▶ _AUFGABE A_:
Laut Textauszug: In welche Stadt wurde der Gipfel verlegt?
▶ _AUFGABE B_:
Prüfen Sie anhand des Textauszugs, ob die folgenden Aussagen zutreffen. Antworten Sie jeweils mit Ja oder Nein, und belegen Sie dies mit einem wörtlichen Zitat. (i) Der Gipfel auf La Maddalena wurde 2008 angekündigt. (ii) Stefano Boeri baute für den Gipfel einen ehemaligen Militärhafen um. (iii) Eine Behörde hat die Verantwortung für die Zukunft der Neubauten übernommen.

▶ _TEXTAUSZUG_:
Bauwelt

La Maddalena und der Gipfel

Text: Baumeister, Ruth, Rotterdam; Carta, Silvio, Mailand

La Maddalena und der Gipfel

Text: Baumeister, Ruth, Rotterdam; Carta, Silvio, Mailand

Der Gipfel der Mächtigen der Welt auf der Insel La Maddalena vor Sardinien wurde 2008 groß angekündigt. Stefano Boeri baute innerhalb kürzester Zeit den ehemaligen Militärhafen für das Ereignis um. Dann wurde Ende April letzten Jahres entschieden, den Gipfel in die Erdbeben-Stadt L’Aquila in den Abruzzen zu verlegen. Der politische Wind hat sich längst gedreht, und niemand fühlt sich für die Zukunft der Neubauten von La Maddalena zuständig.

▶ _BEREITGESTELLTE DATEN_:
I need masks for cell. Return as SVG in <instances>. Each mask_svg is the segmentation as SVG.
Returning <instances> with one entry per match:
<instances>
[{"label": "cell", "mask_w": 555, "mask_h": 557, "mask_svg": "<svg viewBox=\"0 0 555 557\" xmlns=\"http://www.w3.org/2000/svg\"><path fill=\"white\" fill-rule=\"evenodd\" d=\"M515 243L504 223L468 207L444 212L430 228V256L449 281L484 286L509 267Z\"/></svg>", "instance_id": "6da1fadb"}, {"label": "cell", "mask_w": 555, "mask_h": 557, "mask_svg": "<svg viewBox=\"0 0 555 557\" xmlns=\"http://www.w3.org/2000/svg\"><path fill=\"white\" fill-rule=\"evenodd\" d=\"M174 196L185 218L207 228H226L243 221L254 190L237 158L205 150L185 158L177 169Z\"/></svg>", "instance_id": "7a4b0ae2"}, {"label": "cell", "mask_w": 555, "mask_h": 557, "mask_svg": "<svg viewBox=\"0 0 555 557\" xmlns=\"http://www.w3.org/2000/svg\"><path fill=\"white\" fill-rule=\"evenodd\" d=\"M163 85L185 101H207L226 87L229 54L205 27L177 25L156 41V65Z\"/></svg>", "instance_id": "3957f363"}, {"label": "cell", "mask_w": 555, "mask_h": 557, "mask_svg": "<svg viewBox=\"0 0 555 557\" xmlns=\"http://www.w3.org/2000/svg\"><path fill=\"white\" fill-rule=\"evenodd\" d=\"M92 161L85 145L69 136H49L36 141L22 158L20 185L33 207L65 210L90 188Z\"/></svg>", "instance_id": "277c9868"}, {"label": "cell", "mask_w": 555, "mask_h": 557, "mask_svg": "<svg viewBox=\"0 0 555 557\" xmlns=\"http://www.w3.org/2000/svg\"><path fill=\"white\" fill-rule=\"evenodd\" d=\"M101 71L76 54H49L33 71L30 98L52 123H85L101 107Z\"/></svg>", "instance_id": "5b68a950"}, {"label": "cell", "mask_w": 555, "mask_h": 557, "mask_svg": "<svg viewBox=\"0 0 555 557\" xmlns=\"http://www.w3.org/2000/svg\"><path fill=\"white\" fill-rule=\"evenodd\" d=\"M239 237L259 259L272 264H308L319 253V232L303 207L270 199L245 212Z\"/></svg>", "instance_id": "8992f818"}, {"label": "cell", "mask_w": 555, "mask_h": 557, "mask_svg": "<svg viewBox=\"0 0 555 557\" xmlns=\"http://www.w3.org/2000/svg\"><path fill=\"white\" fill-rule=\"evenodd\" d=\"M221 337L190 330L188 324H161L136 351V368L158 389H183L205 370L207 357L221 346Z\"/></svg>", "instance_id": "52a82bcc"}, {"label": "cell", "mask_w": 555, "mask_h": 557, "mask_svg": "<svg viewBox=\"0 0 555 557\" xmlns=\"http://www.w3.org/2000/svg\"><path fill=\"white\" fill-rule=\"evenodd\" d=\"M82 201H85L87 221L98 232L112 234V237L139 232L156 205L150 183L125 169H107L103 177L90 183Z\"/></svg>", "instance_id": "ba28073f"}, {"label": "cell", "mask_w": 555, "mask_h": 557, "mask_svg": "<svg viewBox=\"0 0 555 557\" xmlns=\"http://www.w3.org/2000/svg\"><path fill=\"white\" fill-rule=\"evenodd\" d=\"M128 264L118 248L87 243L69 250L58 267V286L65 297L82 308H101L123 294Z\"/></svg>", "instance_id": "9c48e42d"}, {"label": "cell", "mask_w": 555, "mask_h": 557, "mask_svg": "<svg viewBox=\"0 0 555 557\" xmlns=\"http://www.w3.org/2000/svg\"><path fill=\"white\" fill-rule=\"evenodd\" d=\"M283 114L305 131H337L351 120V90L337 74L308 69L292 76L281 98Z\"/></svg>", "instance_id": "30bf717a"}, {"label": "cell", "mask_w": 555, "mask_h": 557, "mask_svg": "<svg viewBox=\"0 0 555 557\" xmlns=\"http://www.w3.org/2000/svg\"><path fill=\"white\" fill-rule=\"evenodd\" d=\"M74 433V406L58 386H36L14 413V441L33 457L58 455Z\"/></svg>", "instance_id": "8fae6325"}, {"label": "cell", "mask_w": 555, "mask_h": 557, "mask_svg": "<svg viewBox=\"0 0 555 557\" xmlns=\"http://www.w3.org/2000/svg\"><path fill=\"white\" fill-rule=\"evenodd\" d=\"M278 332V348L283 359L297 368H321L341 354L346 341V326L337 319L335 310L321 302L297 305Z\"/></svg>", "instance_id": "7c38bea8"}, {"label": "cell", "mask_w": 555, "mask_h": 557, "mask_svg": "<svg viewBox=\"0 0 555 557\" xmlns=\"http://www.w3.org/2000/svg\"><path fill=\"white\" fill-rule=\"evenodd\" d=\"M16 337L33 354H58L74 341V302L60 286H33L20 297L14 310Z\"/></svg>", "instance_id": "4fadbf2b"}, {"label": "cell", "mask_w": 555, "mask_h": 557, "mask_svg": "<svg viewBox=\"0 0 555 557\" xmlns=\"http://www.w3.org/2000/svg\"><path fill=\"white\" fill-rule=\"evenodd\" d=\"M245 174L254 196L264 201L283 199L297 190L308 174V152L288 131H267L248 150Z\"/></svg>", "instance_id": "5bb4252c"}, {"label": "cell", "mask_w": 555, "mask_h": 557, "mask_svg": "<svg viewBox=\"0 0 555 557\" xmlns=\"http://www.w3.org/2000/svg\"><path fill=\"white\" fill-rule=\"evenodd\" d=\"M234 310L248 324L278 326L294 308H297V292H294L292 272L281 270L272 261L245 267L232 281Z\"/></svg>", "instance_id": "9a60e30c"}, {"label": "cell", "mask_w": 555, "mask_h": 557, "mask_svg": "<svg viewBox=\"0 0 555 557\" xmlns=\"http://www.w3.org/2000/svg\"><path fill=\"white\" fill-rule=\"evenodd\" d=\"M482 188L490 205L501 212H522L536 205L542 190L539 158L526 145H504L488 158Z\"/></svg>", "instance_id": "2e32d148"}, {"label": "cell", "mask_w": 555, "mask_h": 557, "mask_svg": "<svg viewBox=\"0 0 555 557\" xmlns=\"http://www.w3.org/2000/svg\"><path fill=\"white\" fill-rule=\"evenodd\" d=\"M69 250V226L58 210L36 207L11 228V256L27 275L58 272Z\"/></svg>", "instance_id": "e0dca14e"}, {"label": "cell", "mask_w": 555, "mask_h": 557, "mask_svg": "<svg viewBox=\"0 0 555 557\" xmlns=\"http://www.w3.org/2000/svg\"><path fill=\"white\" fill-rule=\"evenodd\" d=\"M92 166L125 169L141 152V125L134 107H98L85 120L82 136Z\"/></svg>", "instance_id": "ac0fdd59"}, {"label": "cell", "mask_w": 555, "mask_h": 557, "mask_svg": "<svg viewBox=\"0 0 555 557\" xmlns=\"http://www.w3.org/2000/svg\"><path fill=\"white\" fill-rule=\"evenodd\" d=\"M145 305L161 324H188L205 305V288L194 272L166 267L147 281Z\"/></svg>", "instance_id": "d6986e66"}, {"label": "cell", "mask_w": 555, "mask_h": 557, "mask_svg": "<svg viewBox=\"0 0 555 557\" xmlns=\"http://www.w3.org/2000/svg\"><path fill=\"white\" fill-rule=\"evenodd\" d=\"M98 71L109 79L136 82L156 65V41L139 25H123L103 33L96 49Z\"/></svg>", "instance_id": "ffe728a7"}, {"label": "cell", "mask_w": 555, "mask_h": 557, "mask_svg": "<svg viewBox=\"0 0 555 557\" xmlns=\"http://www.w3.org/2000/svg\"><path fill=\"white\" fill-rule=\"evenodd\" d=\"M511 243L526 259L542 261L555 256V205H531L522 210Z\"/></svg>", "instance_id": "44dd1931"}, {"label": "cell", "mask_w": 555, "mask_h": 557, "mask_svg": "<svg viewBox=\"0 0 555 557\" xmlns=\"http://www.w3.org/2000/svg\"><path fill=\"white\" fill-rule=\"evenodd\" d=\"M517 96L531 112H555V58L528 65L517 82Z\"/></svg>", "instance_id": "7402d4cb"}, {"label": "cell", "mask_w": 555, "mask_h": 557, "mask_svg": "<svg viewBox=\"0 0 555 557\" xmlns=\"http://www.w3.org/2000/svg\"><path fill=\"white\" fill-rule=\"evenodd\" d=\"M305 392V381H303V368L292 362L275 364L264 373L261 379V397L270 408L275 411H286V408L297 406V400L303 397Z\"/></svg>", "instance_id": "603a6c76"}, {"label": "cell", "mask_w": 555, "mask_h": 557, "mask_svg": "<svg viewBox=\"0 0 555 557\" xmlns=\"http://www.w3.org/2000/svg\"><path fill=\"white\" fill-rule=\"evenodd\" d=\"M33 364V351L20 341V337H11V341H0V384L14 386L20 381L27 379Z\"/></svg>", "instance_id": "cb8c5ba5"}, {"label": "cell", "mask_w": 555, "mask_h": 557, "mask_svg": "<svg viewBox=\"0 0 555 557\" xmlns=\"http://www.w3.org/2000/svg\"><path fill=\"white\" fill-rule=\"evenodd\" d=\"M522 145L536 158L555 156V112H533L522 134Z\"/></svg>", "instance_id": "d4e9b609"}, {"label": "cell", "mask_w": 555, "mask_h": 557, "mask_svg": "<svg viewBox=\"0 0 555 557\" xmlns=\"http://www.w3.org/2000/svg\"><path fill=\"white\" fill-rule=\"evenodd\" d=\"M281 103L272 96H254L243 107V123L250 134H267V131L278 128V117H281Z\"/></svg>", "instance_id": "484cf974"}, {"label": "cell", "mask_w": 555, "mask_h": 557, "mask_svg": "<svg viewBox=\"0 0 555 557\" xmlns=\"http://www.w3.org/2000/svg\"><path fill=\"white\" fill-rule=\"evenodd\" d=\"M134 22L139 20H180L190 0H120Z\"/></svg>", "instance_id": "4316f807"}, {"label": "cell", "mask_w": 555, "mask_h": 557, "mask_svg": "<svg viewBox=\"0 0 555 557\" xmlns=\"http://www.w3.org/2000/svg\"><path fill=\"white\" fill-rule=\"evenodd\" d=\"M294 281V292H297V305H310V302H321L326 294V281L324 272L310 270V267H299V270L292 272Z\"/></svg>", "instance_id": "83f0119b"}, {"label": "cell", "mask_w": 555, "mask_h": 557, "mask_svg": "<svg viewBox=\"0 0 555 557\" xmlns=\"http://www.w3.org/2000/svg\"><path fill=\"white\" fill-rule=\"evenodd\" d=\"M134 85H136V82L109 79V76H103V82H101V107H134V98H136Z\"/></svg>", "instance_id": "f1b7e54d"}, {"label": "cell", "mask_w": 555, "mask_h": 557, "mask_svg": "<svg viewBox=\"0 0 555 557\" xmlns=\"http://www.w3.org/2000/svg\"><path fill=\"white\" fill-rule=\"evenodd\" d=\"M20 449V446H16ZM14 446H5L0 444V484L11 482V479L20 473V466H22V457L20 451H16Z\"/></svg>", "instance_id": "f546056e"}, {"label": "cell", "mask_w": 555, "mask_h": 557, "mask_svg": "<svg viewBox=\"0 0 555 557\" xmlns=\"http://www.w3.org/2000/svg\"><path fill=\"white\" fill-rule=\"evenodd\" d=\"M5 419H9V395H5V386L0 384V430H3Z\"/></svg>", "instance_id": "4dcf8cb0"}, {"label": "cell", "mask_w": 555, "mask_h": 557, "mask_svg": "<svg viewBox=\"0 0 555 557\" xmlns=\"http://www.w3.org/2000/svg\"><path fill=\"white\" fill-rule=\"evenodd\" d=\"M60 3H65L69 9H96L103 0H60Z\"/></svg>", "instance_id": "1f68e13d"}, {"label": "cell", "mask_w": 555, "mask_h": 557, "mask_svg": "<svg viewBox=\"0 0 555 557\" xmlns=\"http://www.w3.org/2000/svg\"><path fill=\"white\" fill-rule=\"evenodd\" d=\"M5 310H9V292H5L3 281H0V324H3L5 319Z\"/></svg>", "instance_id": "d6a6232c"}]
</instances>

▶ _LÖSUNG A_:
In die Erdbeben-Stadt L’Aquila in den Abruzzen.

▶ _LÖSUNG B_:
(i) Ja: „wurde 2008 groß angekündigt“
(ii) Ja: „Stefano Boeri baute innerhalb kürzester Zeit den ehemaligen Militärhafen für das Ereignis um“
(iii) Nein: „niemand fühlt sich für die Zukunft der Neubauten von La Maddalena zuständig“